→ Problem to work on: I'd like the line containing "Young present vote fraction: 0%." and each line that follows, through the last line of the material, set down exactly as they are, and no others.

→ Supplied records:
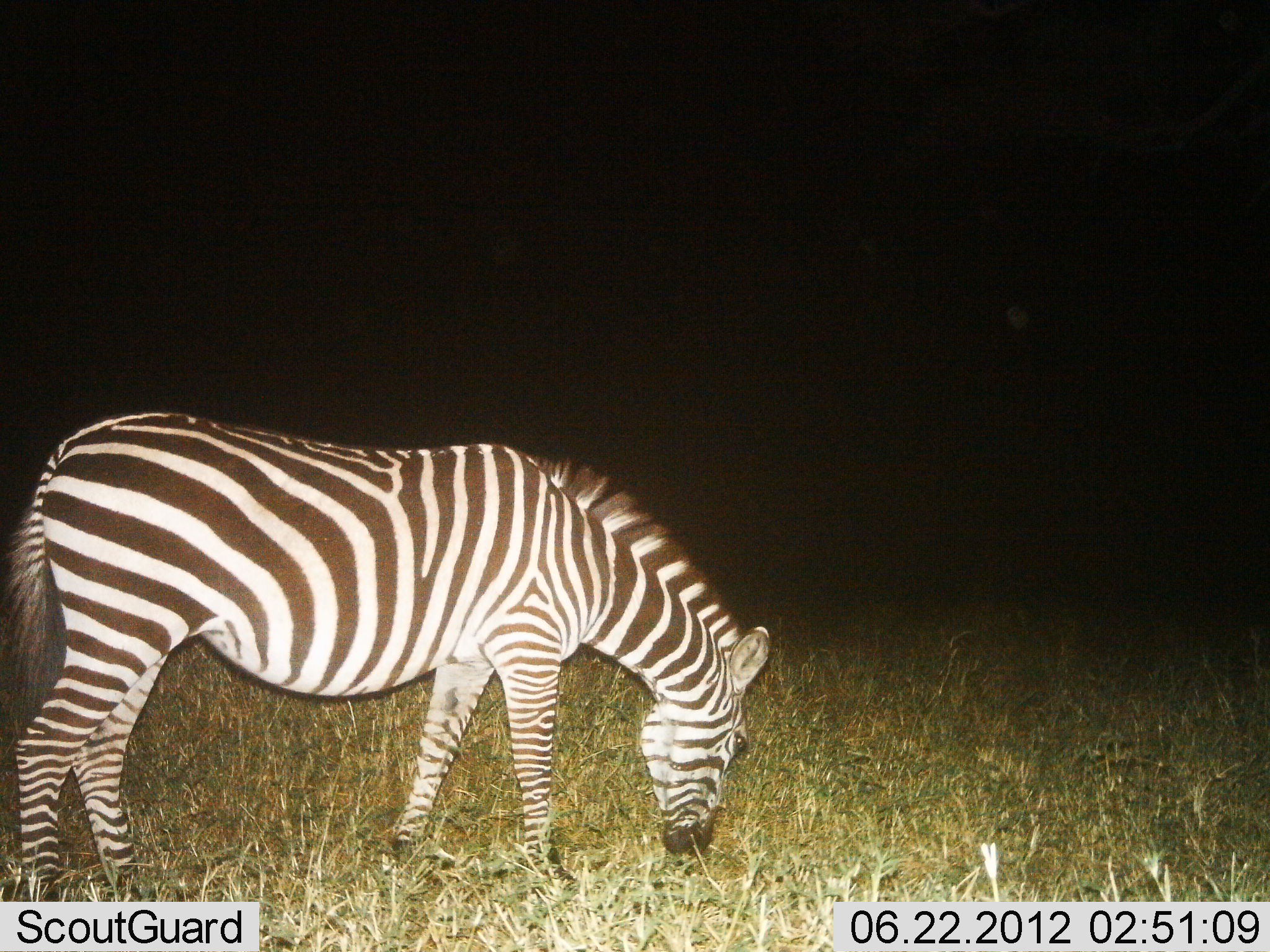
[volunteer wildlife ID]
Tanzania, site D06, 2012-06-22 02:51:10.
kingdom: Animalia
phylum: Chordata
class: Mammalia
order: Perissodactyla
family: Equidae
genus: Equus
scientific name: Equus quagga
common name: plains zebra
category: zebra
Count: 1.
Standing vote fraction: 40%.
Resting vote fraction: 0%.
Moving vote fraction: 0%.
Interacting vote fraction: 0%.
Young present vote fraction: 0%.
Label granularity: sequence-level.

→ Result of this exercise:
Young present vote fraction: 0%.
Label granularity: sequence-level.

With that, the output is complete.